Excerpts from a spatial dataset
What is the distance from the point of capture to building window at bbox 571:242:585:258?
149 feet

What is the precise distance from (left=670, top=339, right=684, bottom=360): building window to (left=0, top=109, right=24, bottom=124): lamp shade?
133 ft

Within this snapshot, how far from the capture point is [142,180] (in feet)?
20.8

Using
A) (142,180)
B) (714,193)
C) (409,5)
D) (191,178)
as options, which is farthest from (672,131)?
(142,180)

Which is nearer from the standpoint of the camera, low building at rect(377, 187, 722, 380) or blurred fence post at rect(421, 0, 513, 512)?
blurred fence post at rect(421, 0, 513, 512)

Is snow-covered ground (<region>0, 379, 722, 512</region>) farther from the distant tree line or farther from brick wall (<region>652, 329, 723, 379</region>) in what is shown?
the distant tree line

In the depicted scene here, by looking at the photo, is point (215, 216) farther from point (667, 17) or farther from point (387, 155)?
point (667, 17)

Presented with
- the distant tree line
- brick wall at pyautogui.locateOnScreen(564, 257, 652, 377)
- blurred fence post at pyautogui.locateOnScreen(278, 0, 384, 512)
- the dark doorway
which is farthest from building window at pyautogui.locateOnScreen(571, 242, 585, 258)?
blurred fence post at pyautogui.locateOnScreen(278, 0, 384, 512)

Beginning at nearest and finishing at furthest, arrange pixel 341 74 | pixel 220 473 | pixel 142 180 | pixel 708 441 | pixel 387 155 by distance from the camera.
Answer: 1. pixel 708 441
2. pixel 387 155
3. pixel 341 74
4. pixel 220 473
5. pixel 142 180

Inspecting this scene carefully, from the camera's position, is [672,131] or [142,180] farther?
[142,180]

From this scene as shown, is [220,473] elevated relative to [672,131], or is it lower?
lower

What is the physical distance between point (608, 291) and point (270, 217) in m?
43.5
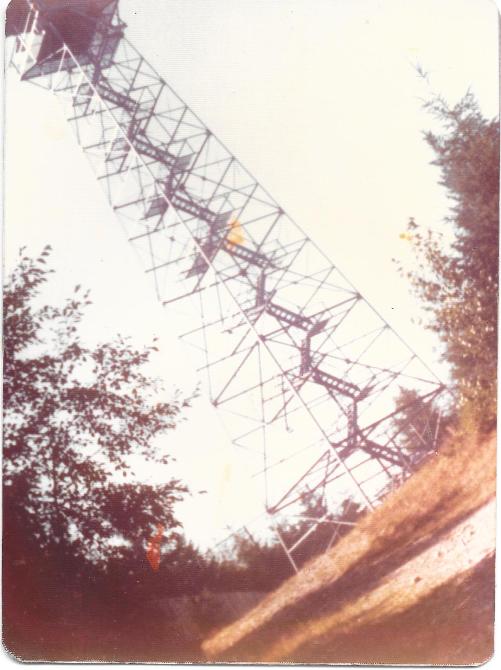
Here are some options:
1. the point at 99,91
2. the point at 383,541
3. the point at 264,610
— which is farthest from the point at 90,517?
the point at 99,91

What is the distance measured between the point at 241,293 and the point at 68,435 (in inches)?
56.8

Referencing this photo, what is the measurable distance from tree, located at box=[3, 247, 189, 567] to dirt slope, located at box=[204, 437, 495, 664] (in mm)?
928

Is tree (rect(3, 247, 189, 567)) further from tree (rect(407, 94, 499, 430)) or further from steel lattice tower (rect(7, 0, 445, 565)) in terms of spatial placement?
tree (rect(407, 94, 499, 430))

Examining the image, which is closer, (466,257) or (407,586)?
(407,586)

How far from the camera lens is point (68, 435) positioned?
11.8 feet

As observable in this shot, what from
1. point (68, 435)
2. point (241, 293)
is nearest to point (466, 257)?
point (241, 293)

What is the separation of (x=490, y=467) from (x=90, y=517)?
8.08ft

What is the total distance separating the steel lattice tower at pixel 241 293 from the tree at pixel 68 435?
48cm

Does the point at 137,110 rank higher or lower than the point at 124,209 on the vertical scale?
higher

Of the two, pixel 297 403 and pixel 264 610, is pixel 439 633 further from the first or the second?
pixel 297 403

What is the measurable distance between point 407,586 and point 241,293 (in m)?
2.01

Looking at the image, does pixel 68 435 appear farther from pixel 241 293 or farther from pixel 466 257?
pixel 466 257

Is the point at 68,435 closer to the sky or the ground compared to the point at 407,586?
closer to the sky

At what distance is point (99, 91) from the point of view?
3.72 meters
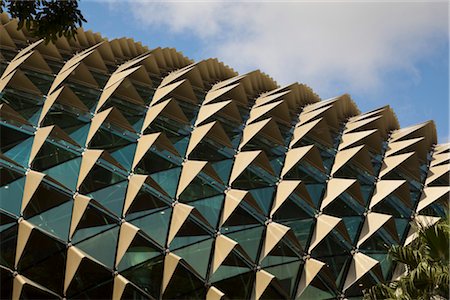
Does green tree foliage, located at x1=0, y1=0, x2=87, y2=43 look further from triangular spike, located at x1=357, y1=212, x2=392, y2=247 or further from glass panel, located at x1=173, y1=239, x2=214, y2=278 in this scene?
triangular spike, located at x1=357, y1=212, x2=392, y2=247

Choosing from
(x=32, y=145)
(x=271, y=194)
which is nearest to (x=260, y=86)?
(x=271, y=194)

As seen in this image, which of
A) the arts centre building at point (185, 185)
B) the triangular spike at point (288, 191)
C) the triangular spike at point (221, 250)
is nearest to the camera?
the arts centre building at point (185, 185)

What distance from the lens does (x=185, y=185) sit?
21.8 metres

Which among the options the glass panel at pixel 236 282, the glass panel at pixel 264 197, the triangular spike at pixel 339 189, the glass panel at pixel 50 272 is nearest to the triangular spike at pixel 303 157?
the triangular spike at pixel 339 189

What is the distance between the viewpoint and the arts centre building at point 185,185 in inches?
776

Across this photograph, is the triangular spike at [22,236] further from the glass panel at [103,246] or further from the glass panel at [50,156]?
the glass panel at [50,156]

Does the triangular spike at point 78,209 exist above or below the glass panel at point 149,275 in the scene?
above

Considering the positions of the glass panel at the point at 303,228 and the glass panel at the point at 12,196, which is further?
the glass panel at the point at 303,228

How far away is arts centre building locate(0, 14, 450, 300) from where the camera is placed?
64.7 feet

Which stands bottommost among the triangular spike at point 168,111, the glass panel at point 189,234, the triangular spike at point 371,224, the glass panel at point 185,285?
the glass panel at point 185,285

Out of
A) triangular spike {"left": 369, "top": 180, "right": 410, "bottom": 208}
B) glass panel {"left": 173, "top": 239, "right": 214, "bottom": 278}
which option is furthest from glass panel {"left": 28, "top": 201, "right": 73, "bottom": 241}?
triangular spike {"left": 369, "top": 180, "right": 410, "bottom": 208}

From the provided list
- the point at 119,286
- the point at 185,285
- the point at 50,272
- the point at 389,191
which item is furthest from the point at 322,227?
the point at 50,272

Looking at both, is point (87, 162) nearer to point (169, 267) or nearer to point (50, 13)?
point (169, 267)

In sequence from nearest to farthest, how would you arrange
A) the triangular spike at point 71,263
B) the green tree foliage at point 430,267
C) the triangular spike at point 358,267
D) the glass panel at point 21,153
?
the green tree foliage at point 430,267 < the triangular spike at point 71,263 < the glass panel at point 21,153 < the triangular spike at point 358,267
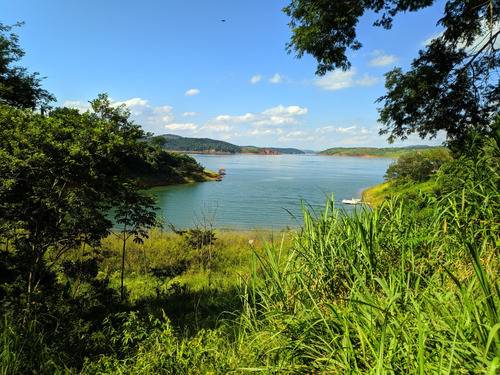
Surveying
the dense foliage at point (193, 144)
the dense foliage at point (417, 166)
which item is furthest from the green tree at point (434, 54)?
the dense foliage at point (193, 144)

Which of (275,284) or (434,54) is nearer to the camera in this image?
(275,284)

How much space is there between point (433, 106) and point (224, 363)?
22.1ft

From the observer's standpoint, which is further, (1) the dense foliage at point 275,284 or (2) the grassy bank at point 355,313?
(1) the dense foliage at point 275,284

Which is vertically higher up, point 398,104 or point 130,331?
point 398,104

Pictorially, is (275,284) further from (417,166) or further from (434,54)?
(417,166)

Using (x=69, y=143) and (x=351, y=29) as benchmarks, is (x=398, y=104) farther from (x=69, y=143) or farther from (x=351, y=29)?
(x=69, y=143)

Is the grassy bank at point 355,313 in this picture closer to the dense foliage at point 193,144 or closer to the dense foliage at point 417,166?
the dense foliage at point 417,166

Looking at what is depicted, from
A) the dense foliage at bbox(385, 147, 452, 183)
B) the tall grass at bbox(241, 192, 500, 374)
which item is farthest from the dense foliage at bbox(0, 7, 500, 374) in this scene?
the dense foliage at bbox(385, 147, 452, 183)

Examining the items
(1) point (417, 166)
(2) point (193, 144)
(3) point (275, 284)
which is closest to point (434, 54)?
(3) point (275, 284)

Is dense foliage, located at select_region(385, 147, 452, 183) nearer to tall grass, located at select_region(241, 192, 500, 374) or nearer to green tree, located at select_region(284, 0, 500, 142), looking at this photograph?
green tree, located at select_region(284, 0, 500, 142)

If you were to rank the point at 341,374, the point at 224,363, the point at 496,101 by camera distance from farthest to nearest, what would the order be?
the point at 496,101 < the point at 224,363 < the point at 341,374

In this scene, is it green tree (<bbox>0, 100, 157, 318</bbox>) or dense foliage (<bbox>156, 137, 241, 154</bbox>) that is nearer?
green tree (<bbox>0, 100, 157, 318</bbox>)

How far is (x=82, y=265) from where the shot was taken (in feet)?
16.8

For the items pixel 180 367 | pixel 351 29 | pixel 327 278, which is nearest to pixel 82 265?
pixel 180 367
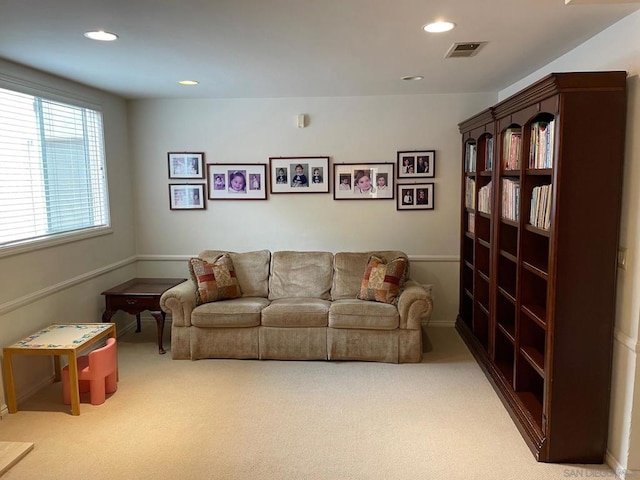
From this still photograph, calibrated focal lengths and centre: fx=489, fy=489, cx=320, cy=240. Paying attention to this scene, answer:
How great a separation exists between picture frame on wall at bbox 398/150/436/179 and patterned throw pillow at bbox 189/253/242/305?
201 cm

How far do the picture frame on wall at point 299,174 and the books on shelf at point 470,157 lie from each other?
1380 millimetres

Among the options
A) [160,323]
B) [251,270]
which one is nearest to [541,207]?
[251,270]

Task instructions:
Each line from the one containing "How far is (x=82, y=265)" through the last line of the entries above is to be extracted exactly. Pictures are not part of the copy.

The completed task:
How far is (x=82, y=265) from where the shot was taken (in feet)?
16.8

For the items pixel 180 367 | pixel 351 29 | pixel 327 278, which is nearest to pixel 82 265?
pixel 180 367
From this still photograph, calibrated focal lengths and centre: fx=489, fy=489, cx=320, cy=240. Paying attention to this scene, answer:
How great a separation exists between picture frame on wall at bbox 398/150/436/179 and patterned throw pillow at bbox 189/253/242/305?
201 cm

How far do the picture frame on wall at point 299,174 and the books on shelf at point 470,157 lie from each other?
1380 millimetres

Among the options
A) [160,323]
B) [251,270]
which one is nearest to [541,207]?
[251,270]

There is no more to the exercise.